_Texte du document:_
....

Résultats bénéfiques
Lynne Leonard, professeure agrégée à l’Université d’Ottawa, qui a été embauchée par l’agence pour évaluer les programmes, a déclaré mardi matin à la conférence de Montréal que les deux programmes avaient eu des «résultats bénéfiques importants» pour les détenus, et elle a vu «une éventuelle adoption institutionnelle réussie», malgré les réticences initiales du personnel.
Les résultats préliminaires de son étude ont révélé que le programme semblait entraîner une diminution significative des infections au VIH dans les établissements qui l’avaient mis en place. Par ailleurs, les surdoses à l’établissement Drumheller ont diminué de plus de 50 % depuis l’ouverture de son site d’injection supervisée.
«Je suis encouragée par le fait qu’ils décrivent le programme comme quelque chose dont ils sont fiers», a déclaré de son côté Sandra Ka Hon Chu, codirectrice générale du Réseau juridique VIH.
Mais un «drapeau rouge» majeur qui pourrait entraîner une baisse de la participation est le fait que le personnel de sécurité est impliqué dans le processus, a-t-elle déclaré. Ce n’est pas le cas dans les programmes d’échange de seringues des prisons d’autres pays, dont certains sont totalement anonymes ou proposent même des seringues dans des distributeurs automatiques.

....

_Données enregistrées:_
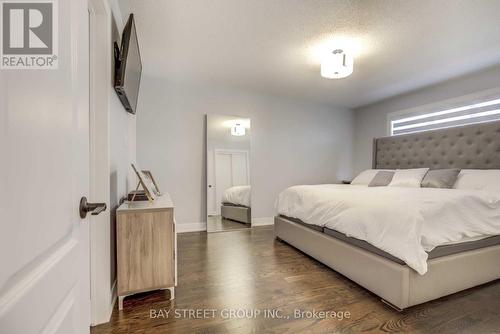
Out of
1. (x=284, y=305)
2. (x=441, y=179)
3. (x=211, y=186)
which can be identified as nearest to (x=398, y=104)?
(x=441, y=179)

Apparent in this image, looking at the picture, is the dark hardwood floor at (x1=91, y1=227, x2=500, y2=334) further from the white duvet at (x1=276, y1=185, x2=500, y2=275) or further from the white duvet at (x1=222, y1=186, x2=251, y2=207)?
the white duvet at (x1=222, y1=186, x2=251, y2=207)

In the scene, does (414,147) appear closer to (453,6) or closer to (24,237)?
(453,6)

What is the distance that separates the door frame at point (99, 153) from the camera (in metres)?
1.50

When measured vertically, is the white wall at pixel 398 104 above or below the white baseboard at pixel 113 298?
above

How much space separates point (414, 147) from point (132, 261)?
161 inches

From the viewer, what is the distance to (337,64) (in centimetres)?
246

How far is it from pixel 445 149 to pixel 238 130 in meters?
3.07

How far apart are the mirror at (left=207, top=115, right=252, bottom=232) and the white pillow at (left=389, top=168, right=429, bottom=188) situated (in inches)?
87.7

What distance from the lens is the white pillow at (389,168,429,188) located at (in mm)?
2968

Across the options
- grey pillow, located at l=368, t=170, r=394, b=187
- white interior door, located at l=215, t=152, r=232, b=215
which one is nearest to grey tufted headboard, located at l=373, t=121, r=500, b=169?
grey pillow, located at l=368, t=170, r=394, b=187

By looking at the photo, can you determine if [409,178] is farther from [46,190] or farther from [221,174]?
[46,190]

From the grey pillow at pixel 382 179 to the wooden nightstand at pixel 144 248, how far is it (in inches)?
115
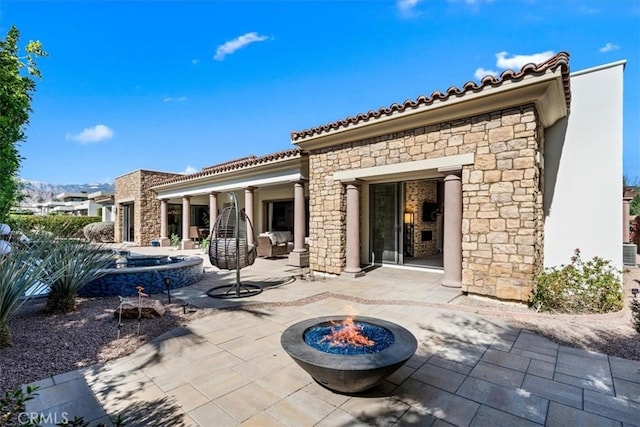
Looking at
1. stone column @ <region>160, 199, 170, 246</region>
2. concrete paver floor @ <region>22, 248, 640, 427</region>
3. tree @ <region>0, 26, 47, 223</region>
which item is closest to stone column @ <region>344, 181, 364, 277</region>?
concrete paver floor @ <region>22, 248, 640, 427</region>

....

_Votre consigne:_ Relevez tous les passages mis entre guillemets « » dans le texte « Résultats bénéfiques », dans leur ordre d'apparition.

_Corrigé:_
- «résultats bénéfiques importants»
- «une éventuelle adoption institutionnelle réussie»
- «Je suis encouragée par le fait qu'ils décrivent le programme comme quelque chose dont ils sont fiers»
- «drapeau rouge»